Privés d’électricité, beaucoup d’Ukrainiens redoutent les affres d’un hiver rude. D’où l’urgence de pouvoir réparer les installations électriques. © getty images

Guerre en Ukraine: les limites de la stratégie russe

Gérald Papy
Gérald Papy Rédacteur en chef adjoint

Depuis début octobre, la Russie a entrepris de détruire des infrastructures énergétiques ukrainiennes pour désorganiser le pays. Si elle voulait poursuivre cette tactique, les moyens pourraient faire défaut. Au contraire de ceux de Kiev pour s’en prémunir.

Pendant une semaine à partir du 10 octobre et durant quelques jours après le 31 octobre, la Russie a procédé à deux vagues de bombardements en de multiples endroits de l’Ukraine. Objectif: détruire des infrastructures énergétiques et terroriser la population – directement en frappant aussi des bâtiments civils et indirectement en la privant d’alimentation en électricité. Ces opérations répondaient à des attaques, prêtées aux Ukrainiens mais jamais revendiquées par eux, contre le pont de Kertch reliant la Russie à la Crimée, le 8 octobre, et contre la flotte russe stationnée aux abords de la base navale de Sébastopol, le 29 octobre.
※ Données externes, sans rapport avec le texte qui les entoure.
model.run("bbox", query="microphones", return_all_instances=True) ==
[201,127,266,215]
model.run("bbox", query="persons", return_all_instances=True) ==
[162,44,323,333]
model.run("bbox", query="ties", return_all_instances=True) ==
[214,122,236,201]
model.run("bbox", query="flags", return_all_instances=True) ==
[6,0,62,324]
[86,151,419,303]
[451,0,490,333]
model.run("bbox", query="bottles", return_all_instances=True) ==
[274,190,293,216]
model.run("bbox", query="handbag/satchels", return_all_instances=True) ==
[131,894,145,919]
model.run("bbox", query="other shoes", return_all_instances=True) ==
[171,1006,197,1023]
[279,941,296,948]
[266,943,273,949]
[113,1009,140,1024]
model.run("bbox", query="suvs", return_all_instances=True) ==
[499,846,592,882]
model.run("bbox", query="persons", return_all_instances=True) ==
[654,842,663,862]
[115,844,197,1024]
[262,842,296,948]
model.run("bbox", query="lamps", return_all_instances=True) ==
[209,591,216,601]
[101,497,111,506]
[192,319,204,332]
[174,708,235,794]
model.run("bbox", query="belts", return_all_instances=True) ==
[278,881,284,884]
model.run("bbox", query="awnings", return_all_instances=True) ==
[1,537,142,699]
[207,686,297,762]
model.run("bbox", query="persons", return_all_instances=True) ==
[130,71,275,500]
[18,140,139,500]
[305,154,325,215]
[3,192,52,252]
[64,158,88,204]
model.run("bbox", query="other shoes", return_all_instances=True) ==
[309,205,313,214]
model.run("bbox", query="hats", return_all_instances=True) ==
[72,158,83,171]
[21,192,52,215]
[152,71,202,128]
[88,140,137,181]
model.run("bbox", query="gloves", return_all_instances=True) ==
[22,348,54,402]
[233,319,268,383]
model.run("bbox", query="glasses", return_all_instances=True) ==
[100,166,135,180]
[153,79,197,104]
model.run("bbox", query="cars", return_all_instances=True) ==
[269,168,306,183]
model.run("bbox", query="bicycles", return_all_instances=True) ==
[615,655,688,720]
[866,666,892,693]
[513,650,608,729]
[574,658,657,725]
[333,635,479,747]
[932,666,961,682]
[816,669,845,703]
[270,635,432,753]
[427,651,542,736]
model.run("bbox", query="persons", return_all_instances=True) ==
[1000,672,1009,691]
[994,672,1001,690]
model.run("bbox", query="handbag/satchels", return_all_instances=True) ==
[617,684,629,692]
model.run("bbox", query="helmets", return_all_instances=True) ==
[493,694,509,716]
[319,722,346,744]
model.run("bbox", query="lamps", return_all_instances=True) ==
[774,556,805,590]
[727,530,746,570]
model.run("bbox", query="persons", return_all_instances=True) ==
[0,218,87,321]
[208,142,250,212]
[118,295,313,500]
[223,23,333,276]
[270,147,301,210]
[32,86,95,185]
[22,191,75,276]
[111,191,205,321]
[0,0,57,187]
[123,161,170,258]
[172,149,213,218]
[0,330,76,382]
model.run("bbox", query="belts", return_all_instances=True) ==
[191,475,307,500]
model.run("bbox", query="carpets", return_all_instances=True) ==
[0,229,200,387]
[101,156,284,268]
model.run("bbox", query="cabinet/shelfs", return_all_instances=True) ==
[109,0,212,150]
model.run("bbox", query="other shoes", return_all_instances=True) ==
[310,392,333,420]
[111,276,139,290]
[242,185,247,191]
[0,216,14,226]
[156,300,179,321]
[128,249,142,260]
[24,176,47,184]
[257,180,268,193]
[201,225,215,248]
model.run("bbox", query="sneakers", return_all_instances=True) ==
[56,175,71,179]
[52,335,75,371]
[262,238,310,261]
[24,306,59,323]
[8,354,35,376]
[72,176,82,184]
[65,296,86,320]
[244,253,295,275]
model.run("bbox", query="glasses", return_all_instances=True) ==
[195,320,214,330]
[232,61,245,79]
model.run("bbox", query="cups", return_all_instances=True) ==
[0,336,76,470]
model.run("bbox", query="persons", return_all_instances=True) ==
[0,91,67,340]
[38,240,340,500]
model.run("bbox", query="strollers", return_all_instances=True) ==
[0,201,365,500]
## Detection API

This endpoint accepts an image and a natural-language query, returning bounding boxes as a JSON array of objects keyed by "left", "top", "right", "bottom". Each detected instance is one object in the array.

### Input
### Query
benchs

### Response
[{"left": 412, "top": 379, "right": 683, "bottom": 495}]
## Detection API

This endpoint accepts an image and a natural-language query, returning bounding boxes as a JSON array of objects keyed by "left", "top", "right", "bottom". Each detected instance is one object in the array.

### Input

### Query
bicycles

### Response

Elles inauguraient surtout une nouvelle phase de la guerre où, en prévision d’un hiver rude, affaiblir la population en la démoralisant pourrait, selon les stratèges à Moscou, constituer un tournant dans le conflit. Faute de pouvoir en établir un sur le terrain comme le démontrent la progression, lente mais constante, de l’armée ukrainienne sur le front de Kherson dans le sud du pays, et sa résistance aux offensives russes dans l’est de l’Ukraine, autour de la ville de Bakhmout notamment.

Les autorités ukrainiennes se montrent circonspectes après l’annonce par la Russie du retrait de ses forces de Kherson, s’attendant à devoir continuer à se battre pour conquérir cette capitale régionale prise par Moscou au début de son offensive.

Selon le commandant en chef des forces armées ukrainiennes, Valeri Zaloujny, 278 avions russes ont été abattus depuis le début du conflit.

Considérant qu’un tiers au moins des installations énergétiques de l’Ukraine a été détruit, l’enjeu pour les Russes est de pouvoir poursuivre cette stratégie par d’autres attaques de sites sensibles ; pour les Ukrainiens, il est de les prévenir et de réparer au plus vite les infrastructures endommagées. Dans cette course contre la montre, il n’est pas sûr que la Russie puisse encore imposer longtemps l’ évidente domination aérienne dont elle pouvait se prévaloir à l’entame du conflit.

Dans son bulletin du 7 novembre, l’Institut pour l’étude de la guerre (ISW), à Washington, explique en substance que la Russie a grandement épuisé son arsenal d’armes de haute précision, que son aviation a subi des pertes significatives, et qu’elle aura probablement du mal à maintenir le rythme actuel de la campagne coordonnée contre les infrastructures critiques ukrainiennes. L’ analyse du centre d’études se fonde sur les données fournies, le 3 novembre, par le commandant en chef des forces armées ukrainiennes, Valeri Zaloujny, qui a assuré que 278 avions russes avaient été abattus depuis le début du conflit, et par celles livrées à l’hebdomadaire The Economist par le chef adjoint du renseignement militaire ukrainien, Vadym Skibitsky, selon lequel la Russie aurait déjà utilisé plus de 80% de ses missiles modernes.

A ces perspectives s’ajoutent le renforcement de la défense ukrainienne permis par l’arrivée, annoncée par Kiev le 7 novembre, de nouveaux systèmes antiaériens occidentaux, et l’effort de remise en état des installations électriques, envisagée aux alentours du 15 novembre pour la région de Kiev et le nord de l’Ukraine. La nouvelle stratégie de la Russie pourrait donc être passablement entravée.